As far as volume goes, the Harman Kardon Invoke can definitely get up there. It was able to fill my entire apartment with audio, without even being turned all the way up. That's, again, expected, but still good to see. So the Invoke is going to be great to sit in a living room and play music while you're having a dinner party or just entertaining guests. Whether you want it bumping, or just some light background music, the Invoke has you covered.

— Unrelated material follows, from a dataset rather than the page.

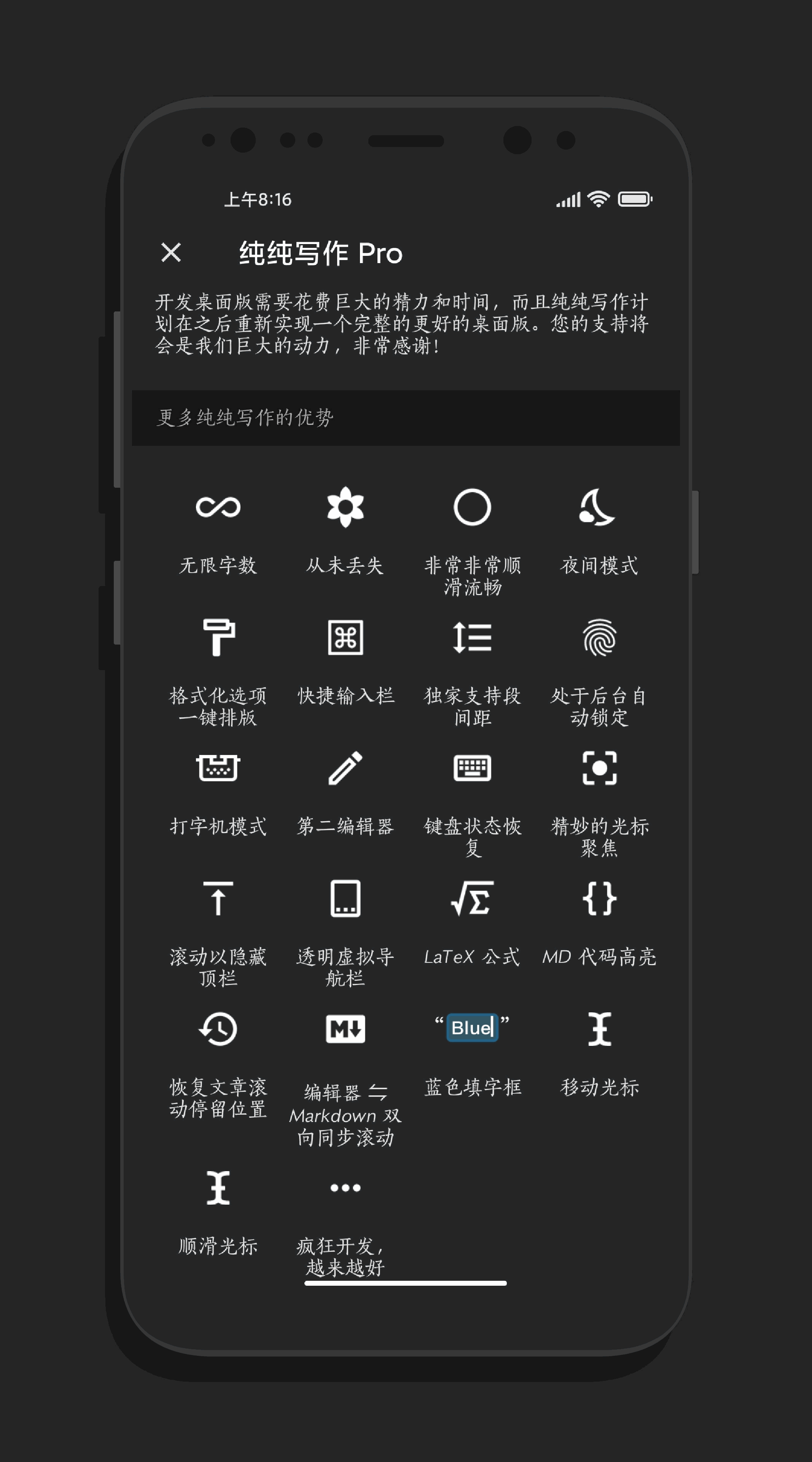 火凤燎原手游下载_火凤燎原下载_燎原免费下载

Unlike other smart speakers we've reviewed recently, the Invoke has Cortana inside, and this is really our first experience with Cortana. The Invoke is the first Cortana-powered speaker, and it's not bad for a first generation product. Cortana could use quite a bit of work though, as it's not quite as robust as what Google and Amazon have with their personal assistants. But Cortana is able to do the usual basic things.

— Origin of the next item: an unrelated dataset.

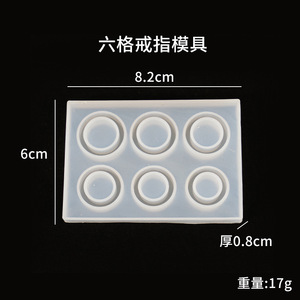 Moule en résine de silicone de différentes tailles assorties durables et faciles à libérer pour bagues Moules à anneaux en résine époxy en <span class=keywords><strong>forme</strong></span> de cercle - Product Image 5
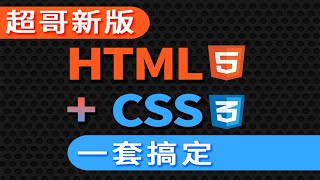 尚硅谷_H5\u0026C3基础_1_课程简介 HTML CSS教程/H5\u0026C3基礎_1_課程簡介 HTML CSS教程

Cortana is able to play music for you, on Spotify, Google Play Music and a lot of the other big names. It actually is able to find my Spotify playlists better than Alexa, who will sometimes say it can't find a playlist for some reason. Cortana is also able set reminders, read your calendar, and even do alarms. Cortana can answer your questions, but since it has Bing behind it, the answers may not be the most accurate or Cortana may not be able to find these answers. Which is unfortunate, but that's pretty much par the course for Cortana right now.
Typically when you say "Hey Cortana" the Invoke will hear you and start listening for a command, but what we've found is that it will sometimes pop up and start listening even when you don't say the trigger phrase, or even anything close to it. For instance, I had some music playing on another speaker today, and the Invoke started listening, and then it said it "couldn't help with that". This seems to be a reoccurring issue with many smart speakers these days, as we've had the same issue with the Sonos One, the JBL LINK series and even the Sony LF-S50G. So keep that in mind when going to pick up a smart speaker. You may want to turn the microphone off.
There's no battery inside the Invoke, which means there's nothing to talk about in regards to the battery life here. But it does use WiFi and Bluetooth for streaming music. There are a number of music services already supported for streaming over WiFi including Spotify, which is what we listened to most of the time. It worked well, and didn't really have any issues with slow network speeds or being out of range. Surprisingly, the Invoke does support both 2.4GHz and 5GHz networks, so this was connected to the 5GHz network here and had no issues, with connectivity, so if you have the Invoke far from the router, a 2.4GHz network should still be fine.
When it comes to Bluetooth, everything still works as expected. However, you'll have a better experience streaming over WiFi versus Bluetooth, and that's because Bluetooth doesn't have as much bandwidth as WiFi, so that music files are compressed a bit more for streaming, versus WiFi not needing to compress these files as much. So you get higher-resolution audio, which does sound better. Not to mention the fact that you don't need to connect your phone to the speaker to play music when it is streaming over WiFi.
The Harman Kardon Invoke is not the best smart speaker out there, though that is pretty subjective to whichever personal assistant you'd rather use. But the Harman Kardon Invoke is a great speaker, if you do use Windows and Cortana, and are looking for something with some good audio, the Harman Kardon Invoke is definitely worth picking up. And right now, it's the only option for a Cortana-powered speaker, but that will likely change in the near future.